Tasks and exercises:
#1 In the interview on Maryland's economy, how many of the jobs lost in the first months of the pandemic had Maryland regained between April 2020 and December 2021?
#2 List the groups that the interview on Maryland's economy says received emergency grants.
#3 Reproduce the interview on Maryland's economy word for word, from "Through this program, we" up to and including "39 other states.".

Extract to read:
+ + + + +

LH: The Maryland Department of Commerce has a number of programs that help businesses of every size across our state by providing financing, tax credits, and other forms of assistance. One of our current programs is More Jobs for Marylanders, which promotes the growth of manufacturing by providing tax incentives to spur job creation in manufacturing, encourages manufacturers to invest in new equipment, and funds job training and apprenticeship programs to help strengthen Maryland’s workforce.
Through this program, we have been able to help existing Maryland companies expand, attract dozens of new out-of-state companies, and create hundreds of manufacturing jobs. In fact, the More Jobs for Marylanders program has helped our state go from last in the country in manufacturing to adding more manufacturing jobs than 39 other states.
BF: As with many other states, Maryland has different regions that have different issues and opportunities. Can the state meet everyone’s needs? How?
LH: Not only is Maryland a topographically diverse state, but also in the industries that thrive in each region of our state. In Greater Baltimore and our Capital region, we have a critical mass of companies in life sciences and cybersecurity, while our more rural counties are home to a thriving aerospace and defense industry, as well as manufacturing and agriculture-related businesses. To help our rural regions reach their full potential, we recently announced $50 million in grant funds will be made available to boost economic development activity, stimulate private sector investment, and increase job creation. These funds can be used to improve infrastructure such as utilities, transportation, and broadband to support the attraction, retention, or expansion of businesses, as well as infrastructure related to specific industry sector development including manufacturing, cybersecurity, and the life sciences.
Baltimore’s Inner Harbor. (Photo: Adobe Stock by jonbilous)
BF: As we come out of the Covid-19 pandemic, what do you see happening for the state from a business angle?
LH: Between April 2020 and December 2021, Maryland regained 324,600, or 81%, of the 400,000 jobs lost during the first months of the pandemic. That recovery ranks second-best in the Mid-Atlantic region and ahead of states like Virginia and Pennsylvania. While some sectors of our economy are still recovering, others are ahead of where they were pre-pandemic. Our professional, scientific, and technical services sector has added 13,000 jobs, and our transportation, warehousing, and utilities sector has grown by 3,600 jobs since February 2020 as Maryland continues to grow as an e-commerce hub. From passing the RELIEF Act of 2021 to help families and businesses to establishing emergency grants for our struggling small businesses, hotels, restaurants and artists, we were able to preserve thousands of Maryland jobs.
BF: I am sure that you are proud of the educational system the state has and its educated workforce. Can you talk about that a bit?
LH: One of Maryland’s strongest assets is our world-class education system which we have made record investments to prepare our children for the future. Today, more than 40% of Marylanders 25 and over hold a bachelor’s degree or higher, and nearly 20% of Marylanders 25 and over have a graduate or professional degree—ranking us second in the nation. Our K-12 public school system consistently outperforms those in the other states and our nearly 60 accredited two- and four-year colleges and universities include some of the world’s leading academic institutions. We also have a very robust community college network, offering continuing education as well as customized workforce training.
BF: What’s next for the state? What does the future hold?
LH: In 2022, our administration will remain extremely focused on continuing to grow our economy and reinforcing the pro-jobs, pro-business mission that has been successful in helping Maryland experience the biggest economic turnaround in the country. As we continue to see our state unemployment rate drop, we are making significant investments in key areas like broadband and our infrastructure, and are welcoming dozens of new companies each year.

+ + + + +

Data excerpt:
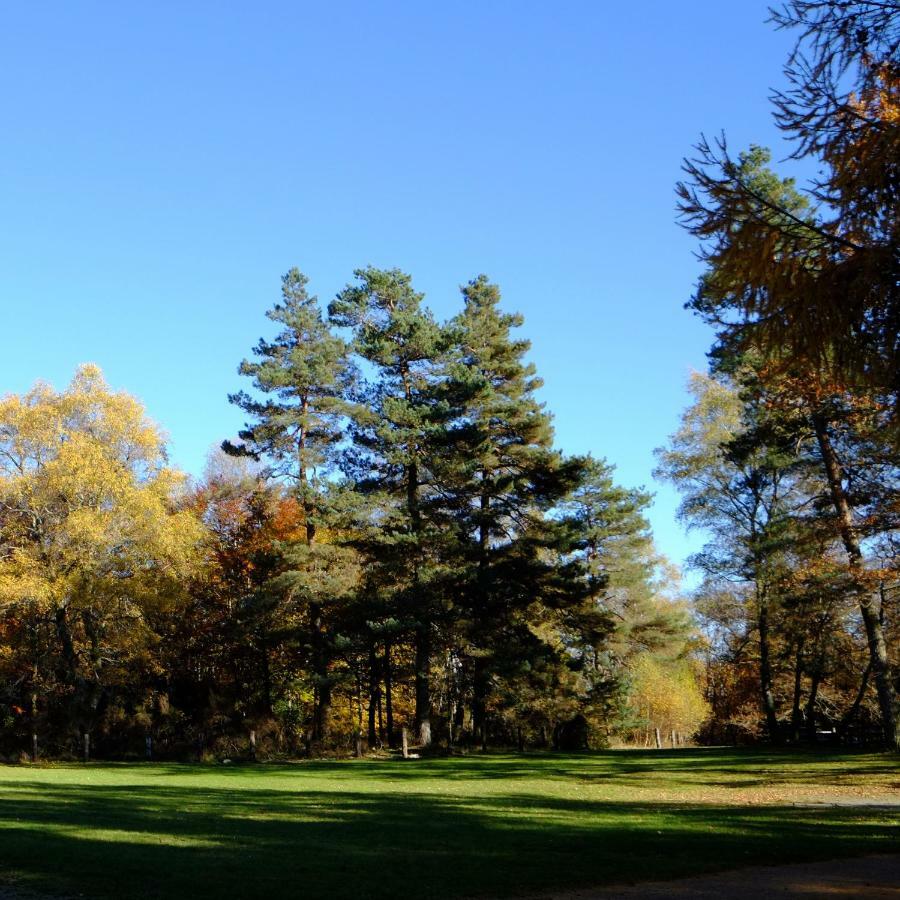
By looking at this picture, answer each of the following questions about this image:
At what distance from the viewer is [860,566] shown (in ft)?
69.6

+ + + + +

Task-by-task solutions:
#1 324,600 jobs, or 81% of the 400,000 lost.

#2 Small businesses, hotels, restaurants, artists

#3
Through this program, we have been able to help existing Maryland companies expand, attract dozens of new out-of-state companies, and create hundreds of manufacturing jobs. In fact, the More Jobs for Marylanders program has helped our state go from last in the country in manufacturing to adding more manufacturing jobs than 39 other states.